Please extend the kernel patch notice about journal_start_commit() below, starting right after its last line.

--- Provided passage Enclosed Below ---

+ jbd-fix-return-value-of-journal_start_commit.patch added to -mm tree
diff mbox

Message ID 200902032104.n13L4iip024281@imap1.linux-foundation.org
State Not Applicable, archived
Headers show

Commit Message

Andrew Morton Feb. 3, 2009, 9:04 p.m. UTC
The patch titled
     jbd: fix return value of journal_start_commit()
has been added to the -mm tree.  Its filename is
     jbd-fix-return-value-of-journal_start_commit.patch

Before you just go and hit "reply", please:
   a) Consider who else should be cc'ed
   b) Prefer to cc a suitable mailing list as well
   c) Ideally: find the original patch on the mailing list and do a
      reply-to-all to that, adding suitable additional cc's

*** Remember to use Documentation/SubmitChecklist when testing your code ***

See http://userweb.kernel.org/~akpm/stuff/added-to-mm.txt to find
out what to do about this

The current -mm tree may be found at http://userweb.kernel.org/~akpm/mmotm/

------------------------------------------------------
Subject: jbd: fix return value of journal_start_commit()

--- End of Enclosed Provided passage ---
--- Extracted records Enclosed Below ---

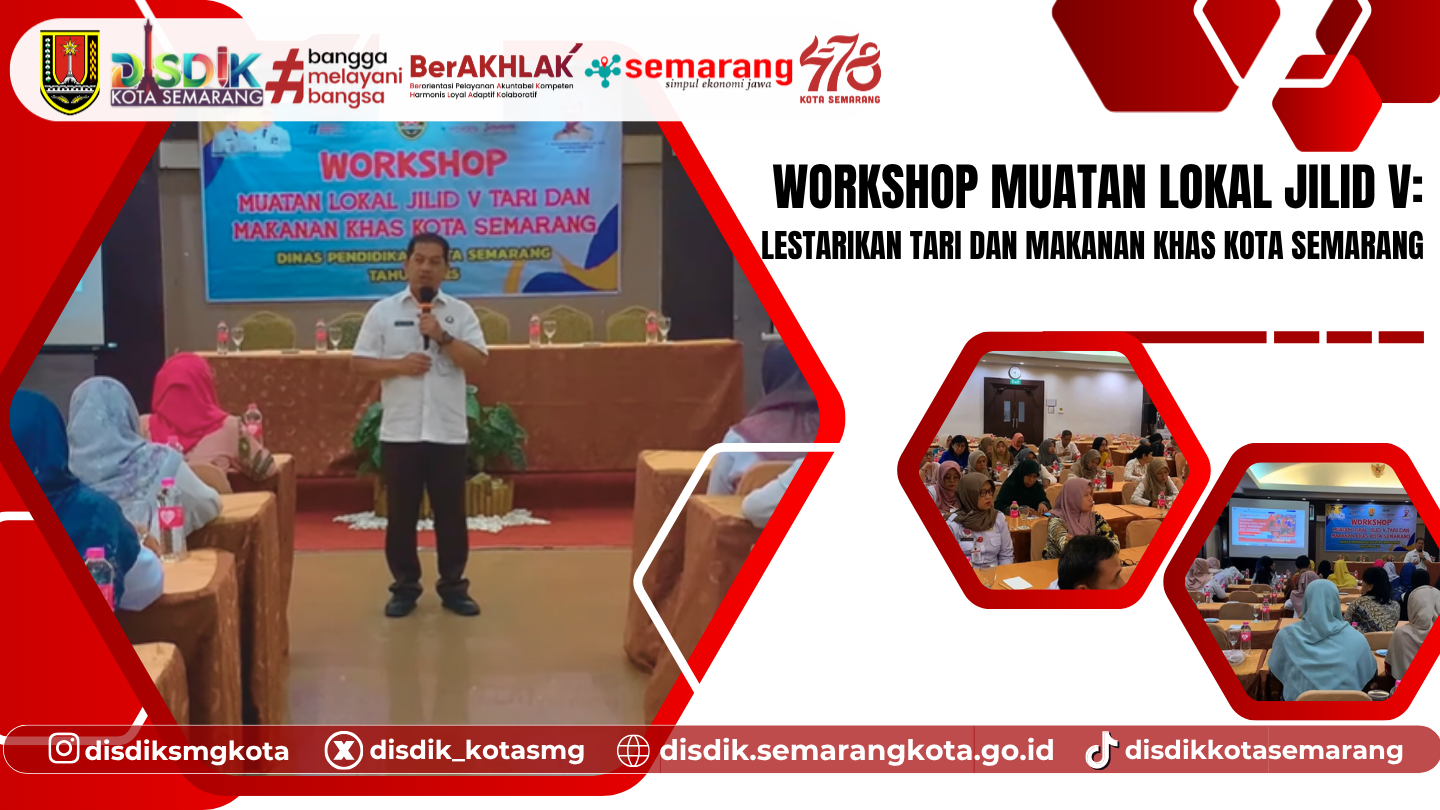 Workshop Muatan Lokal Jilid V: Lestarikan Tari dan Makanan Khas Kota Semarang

--- End of Enclosed Extracted records ---
--- Extracted records Enclosed Below ---

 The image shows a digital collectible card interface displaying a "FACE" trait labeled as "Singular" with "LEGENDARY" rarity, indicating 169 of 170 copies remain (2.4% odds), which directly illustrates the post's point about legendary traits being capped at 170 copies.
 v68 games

--- End of Enclosed Extracted records ---

Solved problem:
From: Jan Kara <jack@suse.cz>

journal_start_commit() returns 1 if either a transaction is committing or
the function has queued a transaction commit.  But it returns 0 if we
raced with somebody queueing the transaction commit as well.  This
resulted in ext3_sync_fs() not functioning correctly (description from
Arthur Jones): In the case of a data=ordered umount with pending long
symlinks which are delayed due to a long list of other I/O on the backing
block device, this causes the buffer associated with the long symlinks to
not be moved to the inode dirty list in the second phase of fsync_super. 
Then, before they can be dirtied again, kjournald exits, seeing the UMOUNT
flag and the dirty pages are never written to the backing block device,
causing long symlink corruption and exposing new or previously freed block
data to userspace.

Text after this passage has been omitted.